### GIVEN PASSAGE:
Joe Beda On Google's 20% Voluntary Project Initiative

Google always epitomises non conventional means of excellence - Google is good at implementing simple ideas, exceptionally well. Joe Beda – ex.Microsoft now working for Google writes about Google culture internally and the 20% voluntary project initiative followed within Google.Excerpts with edits:
The Google model of development is more than just information sharing and the ability to switch projects. The key points to note:
1.Single code base at Google. This has many advantages & so easy to look at and contribute to code in other projects, very high degree of code sharing. One of the reasons that environments like Perl, Python, C#, Java, etc. flourish is that they have large and well through out libraries of useful code. Google has solved this problem by building up a large library of well documented and easy to integrate code, lowering . the bar for new projects but makes it easy to switch projects.
2.Switching teams at Google is a very fluid process. An engineer can be 40% on one project, 40% on something completely different and 20% on his or her own thing. That mix can be adjusted as project requirements change. Joining a new group is more about find a good mutual fit then going through HR and a formal interview loop.
3.The intranet in Google is super transparent. Teams are actively encouraged to share the most intimate details of their projects with the rest of the company. This happens through tech talks, design docs, lunch table conversations, etc. When two teams are doing similar things, people start with the assumption that they must have their reasons and that the situation will be worked out in time
4.There is a big difference between pet projects being permitted and being encouraged. At Google it is actively encouraged for engineers to do a 20% project. This isn't a matter of doing something in your spare time, but more of actively making time for it
5.Energizing intrapersonal environment - When someone comes up with a new idea, the most common response is excitement and a brainstorming session. Politics and who owns what area rarely enter into it
In a follow up post, Joe Beda clarifies about commonly asked queries about this 20% initiative.

### EXERCISES:
(a) Repeat the passage from the post on Google's 20% project initiative word for word, between "2.Switching teams at" and "formal interview loop.", inclusive.
(b) In the post on Google's 20% project initiative, what example split of an engineer's time across projects is given?

### STORED ROWS:
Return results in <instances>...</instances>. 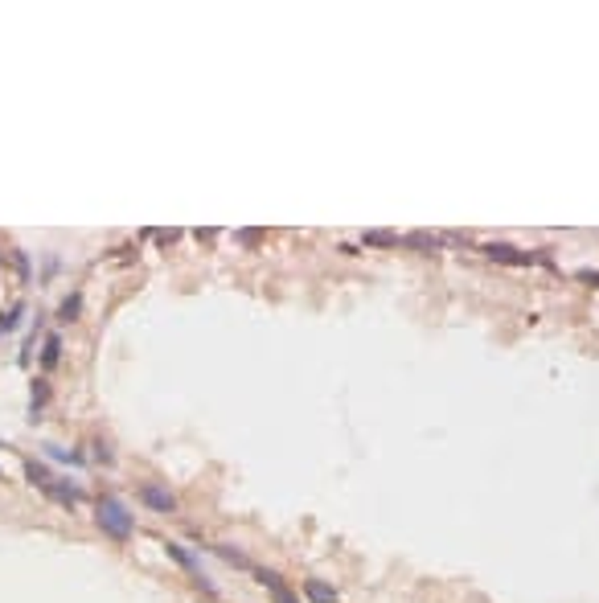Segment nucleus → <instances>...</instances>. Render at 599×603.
Segmentation results:
<instances>
[{"label":"nucleus","mask_w":599,"mask_h":603,"mask_svg":"<svg viewBox=\"0 0 599 603\" xmlns=\"http://www.w3.org/2000/svg\"><path fill=\"white\" fill-rule=\"evenodd\" d=\"M95 521L111 542H132V533H136V517L127 513V505H123L120 497H99Z\"/></svg>","instance_id":"obj_1"},{"label":"nucleus","mask_w":599,"mask_h":603,"mask_svg":"<svg viewBox=\"0 0 599 603\" xmlns=\"http://www.w3.org/2000/svg\"><path fill=\"white\" fill-rule=\"evenodd\" d=\"M488 259H497V263H513V267H529V263H546L550 259H542V255H534V250H517V246H509V242H484L480 246Z\"/></svg>","instance_id":"obj_2"},{"label":"nucleus","mask_w":599,"mask_h":603,"mask_svg":"<svg viewBox=\"0 0 599 603\" xmlns=\"http://www.w3.org/2000/svg\"><path fill=\"white\" fill-rule=\"evenodd\" d=\"M140 501H144L148 509H156V513H177V497L168 493L165 484H152V481H148L144 488H140Z\"/></svg>","instance_id":"obj_3"},{"label":"nucleus","mask_w":599,"mask_h":603,"mask_svg":"<svg viewBox=\"0 0 599 603\" xmlns=\"http://www.w3.org/2000/svg\"><path fill=\"white\" fill-rule=\"evenodd\" d=\"M42 493H46V497H53L58 505H82V501H87V493H82L78 484H70V481H58V476H53V481H49L46 488H42Z\"/></svg>","instance_id":"obj_4"},{"label":"nucleus","mask_w":599,"mask_h":603,"mask_svg":"<svg viewBox=\"0 0 599 603\" xmlns=\"http://www.w3.org/2000/svg\"><path fill=\"white\" fill-rule=\"evenodd\" d=\"M255 579H259L267 591H271V599H275V603H300V599H296V591H291V587L279 579L275 571H255Z\"/></svg>","instance_id":"obj_5"},{"label":"nucleus","mask_w":599,"mask_h":603,"mask_svg":"<svg viewBox=\"0 0 599 603\" xmlns=\"http://www.w3.org/2000/svg\"><path fill=\"white\" fill-rule=\"evenodd\" d=\"M304 595H308L312 603H341L333 587H329V583H320V579H308V583H304Z\"/></svg>","instance_id":"obj_6"},{"label":"nucleus","mask_w":599,"mask_h":603,"mask_svg":"<svg viewBox=\"0 0 599 603\" xmlns=\"http://www.w3.org/2000/svg\"><path fill=\"white\" fill-rule=\"evenodd\" d=\"M58 362H62V337H58V333H49L46 349H42V369H53Z\"/></svg>","instance_id":"obj_7"},{"label":"nucleus","mask_w":599,"mask_h":603,"mask_svg":"<svg viewBox=\"0 0 599 603\" xmlns=\"http://www.w3.org/2000/svg\"><path fill=\"white\" fill-rule=\"evenodd\" d=\"M25 476H29V484H37V488H46V484L53 481V476H49V468H46V464H37V459H29V464H25Z\"/></svg>","instance_id":"obj_8"},{"label":"nucleus","mask_w":599,"mask_h":603,"mask_svg":"<svg viewBox=\"0 0 599 603\" xmlns=\"http://www.w3.org/2000/svg\"><path fill=\"white\" fill-rule=\"evenodd\" d=\"M398 234L394 230H365V246H398Z\"/></svg>","instance_id":"obj_9"},{"label":"nucleus","mask_w":599,"mask_h":603,"mask_svg":"<svg viewBox=\"0 0 599 603\" xmlns=\"http://www.w3.org/2000/svg\"><path fill=\"white\" fill-rule=\"evenodd\" d=\"M78 312H82V296L74 291V296H66V300H62V308H58V320H78Z\"/></svg>","instance_id":"obj_10"},{"label":"nucleus","mask_w":599,"mask_h":603,"mask_svg":"<svg viewBox=\"0 0 599 603\" xmlns=\"http://www.w3.org/2000/svg\"><path fill=\"white\" fill-rule=\"evenodd\" d=\"M21 316H25V304H13L8 312H0V333H13L21 324Z\"/></svg>","instance_id":"obj_11"},{"label":"nucleus","mask_w":599,"mask_h":603,"mask_svg":"<svg viewBox=\"0 0 599 603\" xmlns=\"http://www.w3.org/2000/svg\"><path fill=\"white\" fill-rule=\"evenodd\" d=\"M407 246H419V250H435L439 246V234H407Z\"/></svg>","instance_id":"obj_12"},{"label":"nucleus","mask_w":599,"mask_h":603,"mask_svg":"<svg viewBox=\"0 0 599 603\" xmlns=\"http://www.w3.org/2000/svg\"><path fill=\"white\" fill-rule=\"evenodd\" d=\"M46 398H49V386L46 382H33V419H37V410L46 407Z\"/></svg>","instance_id":"obj_13"},{"label":"nucleus","mask_w":599,"mask_h":603,"mask_svg":"<svg viewBox=\"0 0 599 603\" xmlns=\"http://www.w3.org/2000/svg\"><path fill=\"white\" fill-rule=\"evenodd\" d=\"M214 550H217L222 558H226V562H234V566H246V558H242L239 550H230V546H214Z\"/></svg>","instance_id":"obj_14"},{"label":"nucleus","mask_w":599,"mask_h":603,"mask_svg":"<svg viewBox=\"0 0 599 603\" xmlns=\"http://www.w3.org/2000/svg\"><path fill=\"white\" fill-rule=\"evenodd\" d=\"M579 284H591V288H599V271H591V267H583V271H575Z\"/></svg>","instance_id":"obj_15"},{"label":"nucleus","mask_w":599,"mask_h":603,"mask_svg":"<svg viewBox=\"0 0 599 603\" xmlns=\"http://www.w3.org/2000/svg\"><path fill=\"white\" fill-rule=\"evenodd\" d=\"M95 459H99V464H111L115 456H111V448H107V443H95Z\"/></svg>","instance_id":"obj_16"},{"label":"nucleus","mask_w":599,"mask_h":603,"mask_svg":"<svg viewBox=\"0 0 599 603\" xmlns=\"http://www.w3.org/2000/svg\"><path fill=\"white\" fill-rule=\"evenodd\" d=\"M13 259H17V271H21V279H29V259H25V250H13Z\"/></svg>","instance_id":"obj_17"},{"label":"nucleus","mask_w":599,"mask_h":603,"mask_svg":"<svg viewBox=\"0 0 599 603\" xmlns=\"http://www.w3.org/2000/svg\"><path fill=\"white\" fill-rule=\"evenodd\" d=\"M239 242H246V246H255V242H259V230H239Z\"/></svg>","instance_id":"obj_18"},{"label":"nucleus","mask_w":599,"mask_h":603,"mask_svg":"<svg viewBox=\"0 0 599 603\" xmlns=\"http://www.w3.org/2000/svg\"><path fill=\"white\" fill-rule=\"evenodd\" d=\"M0 267H4V255H0Z\"/></svg>","instance_id":"obj_19"}]
</instances>
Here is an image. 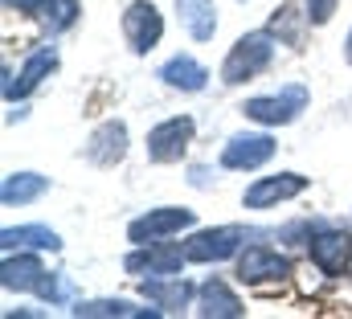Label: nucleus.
<instances>
[{"instance_id": "2", "label": "nucleus", "mask_w": 352, "mask_h": 319, "mask_svg": "<svg viewBox=\"0 0 352 319\" xmlns=\"http://www.w3.org/2000/svg\"><path fill=\"white\" fill-rule=\"evenodd\" d=\"M307 107V86H283L278 94H258V98H250L242 111H246V119H254V123H263V127H283V123H291L299 111Z\"/></svg>"}, {"instance_id": "5", "label": "nucleus", "mask_w": 352, "mask_h": 319, "mask_svg": "<svg viewBox=\"0 0 352 319\" xmlns=\"http://www.w3.org/2000/svg\"><path fill=\"white\" fill-rule=\"evenodd\" d=\"M242 241H246V230L242 226H217V230L192 234L188 245H184V254H188V262H226V258L238 254Z\"/></svg>"}, {"instance_id": "10", "label": "nucleus", "mask_w": 352, "mask_h": 319, "mask_svg": "<svg viewBox=\"0 0 352 319\" xmlns=\"http://www.w3.org/2000/svg\"><path fill=\"white\" fill-rule=\"evenodd\" d=\"M303 188H307V176H299V172H278V176L254 180L242 201H246V209H270V205H278V201L299 197Z\"/></svg>"}, {"instance_id": "21", "label": "nucleus", "mask_w": 352, "mask_h": 319, "mask_svg": "<svg viewBox=\"0 0 352 319\" xmlns=\"http://www.w3.org/2000/svg\"><path fill=\"white\" fill-rule=\"evenodd\" d=\"M45 188H50L45 176H37V172H12V176H4V184H0V201H4V205H29V201H37Z\"/></svg>"}, {"instance_id": "6", "label": "nucleus", "mask_w": 352, "mask_h": 319, "mask_svg": "<svg viewBox=\"0 0 352 319\" xmlns=\"http://www.w3.org/2000/svg\"><path fill=\"white\" fill-rule=\"evenodd\" d=\"M192 119L188 115H176V119H164V123H156L152 131H148V156L156 160V164H173L188 152V144H192Z\"/></svg>"}, {"instance_id": "7", "label": "nucleus", "mask_w": 352, "mask_h": 319, "mask_svg": "<svg viewBox=\"0 0 352 319\" xmlns=\"http://www.w3.org/2000/svg\"><path fill=\"white\" fill-rule=\"evenodd\" d=\"M184 262H188V254L176 250V245H164V241H148V245H140V250H131V254L123 258V266H127L131 274H152V278L180 274Z\"/></svg>"}, {"instance_id": "22", "label": "nucleus", "mask_w": 352, "mask_h": 319, "mask_svg": "<svg viewBox=\"0 0 352 319\" xmlns=\"http://www.w3.org/2000/svg\"><path fill=\"white\" fill-rule=\"evenodd\" d=\"M78 319H98V316H131V319H144V316H156L152 307H131L127 299H94V303H78L74 307Z\"/></svg>"}, {"instance_id": "24", "label": "nucleus", "mask_w": 352, "mask_h": 319, "mask_svg": "<svg viewBox=\"0 0 352 319\" xmlns=\"http://www.w3.org/2000/svg\"><path fill=\"white\" fill-rule=\"evenodd\" d=\"M336 12V0H307V21L311 25H328Z\"/></svg>"}, {"instance_id": "9", "label": "nucleus", "mask_w": 352, "mask_h": 319, "mask_svg": "<svg viewBox=\"0 0 352 319\" xmlns=\"http://www.w3.org/2000/svg\"><path fill=\"white\" fill-rule=\"evenodd\" d=\"M54 70H58V50H54V45H41L37 54H29V62L21 66V74H16V78H8V70H4V78H8V82H4V98H8V102H16V98L33 94L41 82L54 74Z\"/></svg>"}, {"instance_id": "4", "label": "nucleus", "mask_w": 352, "mask_h": 319, "mask_svg": "<svg viewBox=\"0 0 352 319\" xmlns=\"http://www.w3.org/2000/svg\"><path fill=\"white\" fill-rule=\"evenodd\" d=\"M197 217H192V209H173V205H164V209H148L144 217H135L131 226H127V238L135 241V245H148V241H164L180 234V230H188Z\"/></svg>"}, {"instance_id": "12", "label": "nucleus", "mask_w": 352, "mask_h": 319, "mask_svg": "<svg viewBox=\"0 0 352 319\" xmlns=\"http://www.w3.org/2000/svg\"><path fill=\"white\" fill-rule=\"evenodd\" d=\"M270 156H274V140L270 135H234L226 144V152H221V168L250 172V168H263Z\"/></svg>"}, {"instance_id": "11", "label": "nucleus", "mask_w": 352, "mask_h": 319, "mask_svg": "<svg viewBox=\"0 0 352 319\" xmlns=\"http://www.w3.org/2000/svg\"><path fill=\"white\" fill-rule=\"evenodd\" d=\"M287 274H291V262L270 245H246V254L238 258L242 283H270V278H287Z\"/></svg>"}, {"instance_id": "18", "label": "nucleus", "mask_w": 352, "mask_h": 319, "mask_svg": "<svg viewBox=\"0 0 352 319\" xmlns=\"http://www.w3.org/2000/svg\"><path fill=\"white\" fill-rule=\"evenodd\" d=\"M160 78L168 82L173 90H205V82H209V70L201 66V62H192L188 54H176V58H168L164 66H160Z\"/></svg>"}, {"instance_id": "15", "label": "nucleus", "mask_w": 352, "mask_h": 319, "mask_svg": "<svg viewBox=\"0 0 352 319\" xmlns=\"http://www.w3.org/2000/svg\"><path fill=\"white\" fill-rule=\"evenodd\" d=\"M144 299H152L160 311H184L188 299H192V287L180 278V274H168V278H148L144 287Z\"/></svg>"}, {"instance_id": "16", "label": "nucleus", "mask_w": 352, "mask_h": 319, "mask_svg": "<svg viewBox=\"0 0 352 319\" xmlns=\"http://www.w3.org/2000/svg\"><path fill=\"white\" fill-rule=\"evenodd\" d=\"M197 311H201V316L238 319V316H242V303H238V295H234L226 283L209 278V283H201V291H197Z\"/></svg>"}, {"instance_id": "19", "label": "nucleus", "mask_w": 352, "mask_h": 319, "mask_svg": "<svg viewBox=\"0 0 352 319\" xmlns=\"http://www.w3.org/2000/svg\"><path fill=\"white\" fill-rule=\"evenodd\" d=\"M25 12H33L37 21H45L50 29H70L78 21V0H8Z\"/></svg>"}, {"instance_id": "25", "label": "nucleus", "mask_w": 352, "mask_h": 319, "mask_svg": "<svg viewBox=\"0 0 352 319\" xmlns=\"http://www.w3.org/2000/svg\"><path fill=\"white\" fill-rule=\"evenodd\" d=\"M344 54H349V62H352V33H349V41H344Z\"/></svg>"}, {"instance_id": "23", "label": "nucleus", "mask_w": 352, "mask_h": 319, "mask_svg": "<svg viewBox=\"0 0 352 319\" xmlns=\"http://www.w3.org/2000/svg\"><path fill=\"white\" fill-rule=\"evenodd\" d=\"M41 299H50V303H62L66 295H70V283L66 278H58V274H45V283H41V291H37Z\"/></svg>"}, {"instance_id": "1", "label": "nucleus", "mask_w": 352, "mask_h": 319, "mask_svg": "<svg viewBox=\"0 0 352 319\" xmlns=\"http://www.w3.org/2000/svg\"><path fill=\"white\" fill-rule=\"evenodd\" d=\"M270 58H274V33H270V29L246 33V37H238V45L230 50V58H226V66H221V78L230 82V86H238V82L263 74L266 66H270Z\"/></svg>"}, {"instance_id": "20", "label": "nucleus", "mask_w": 352, "mask_h": 319, "mask_svg": "<svg viewBox=\"0 0 352 319\" xmlns=\"http://www.w3.org/2000/svg\"><path fill=\"white\" fill-rule=\"evenodd\" d=\"M0 245H4V254H12V250H62V238L50 226H16V230L0 234Z\"/></svg>"}, {"instance_id": "3", "label": "nucleus", "mask_w": 352, "mask_h": 319, "mask_svg": "<svg viewBox=\"0 0 352 319\" xmlns=\"http://www.w3.org/2000/svg\"><path fill=\"white\" fill-rule=\"evenodd\" d=\"M307 250H311V262L324 274H344L352 262V238H349V230H340V226L316 221V230L307 238Z\"/></svg>"}, {"instance_id": "14", "label": "nucleus", "mask_w": 352, "mask_h": 319, "mask_svg": "<svg viewBox=\"0 0 352 319\" xmlns=\"http://www.w3.org/2000/svg\"><path fill=\"white\" fill-rule=\"evenodd\" d=\"M123 156H127V127H123L119 119H111V123H102V127L90 135L87 160L102 164V168H111V164H119Z\"/></svg>"}, {"instance_id": "17", "label": "nucleus", "mask_w": 352, "mask_h": 319, "mask_svg": "<svg viewBox=\"0 0 352 319\" xmlns=\"http://www.w3.org/2000/svg\"><path fill=\"white\" fill-rule=\"evenodd\" d=\"M176 8H180V25L188 29L192 41H209L217 33V8H213V0H176Z\"/></svg>"}, {"instance_id": "8", "label": "nucleus", "mask_w": 352, "mask_h": 319, "mask_svg": "<svg viewBox=\"0 0 352 319\" xmlns=\"http://www.w3.org/2000/svg\"><path fill=\"white\" fill-rule=\"evenodd\" d=\"M123 33H127V45H131L135 54L156 50V41H160V33H164V21H160L156 4H152V0L127 4V12H123Z\"/></svg>"}, {"instance_id": "13", "label": "nucleus", "mask_w": 352, "mask_h": 319, "mask_svg": "<svg viewBox=\"0 0 352 319\" xmlns=\"http://www.w3.org/2000/svg\"><path fill=\"white\" fill-rule=\"evenodd\" d=\"M45 266L33 258V254H8L4 258V266H0V283H4V291H41V283H45Z\"/></svg>"}]
</instances>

### SET OF ANSWERS:
(a)
2.Switching teams at Google is a very fluid process. An engineer can be 40% on one project, 40% on something completely different and 20% on his or her own thing. That mix can be adjusted as project requirements change. Joining a new group is more about find a good mutual fit then going through HR and a formal interview loop.

(b) 40% on one project, 40% on something completely different, and 20% on his or her own thing.